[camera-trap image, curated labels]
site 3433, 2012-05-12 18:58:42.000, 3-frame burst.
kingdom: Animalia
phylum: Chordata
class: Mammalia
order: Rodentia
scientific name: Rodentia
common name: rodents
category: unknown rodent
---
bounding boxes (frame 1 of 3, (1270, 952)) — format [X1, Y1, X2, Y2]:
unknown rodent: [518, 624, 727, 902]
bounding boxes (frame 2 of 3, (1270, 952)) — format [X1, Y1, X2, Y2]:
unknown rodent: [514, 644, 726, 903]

▶ **Problem to work on**
Would you reproduce every record above exactly as it appears?

▶ **Expected answer**
[camera-trap image, curated labels]
site 3433, 2012-05-12 18:58:42.000, 3-frame burst.
kingdom: Animalia
phylum: Chordata
class: Mammalia
order: Rodentia
scientific name: Rodentia
common name: rodents
category: unknown rodent
---
bounding boxes (frame 1 of 3, (1270, 952)) — format [X1, Y1, X2, Y2]:
unknown rodent: [518, 624, 727, 902]
bounding boxes (frame 2 of 3, (1270, 952)) — format [X1, Y1, X2, Y2]:
unknown rodent: [514, 644, 726, 903]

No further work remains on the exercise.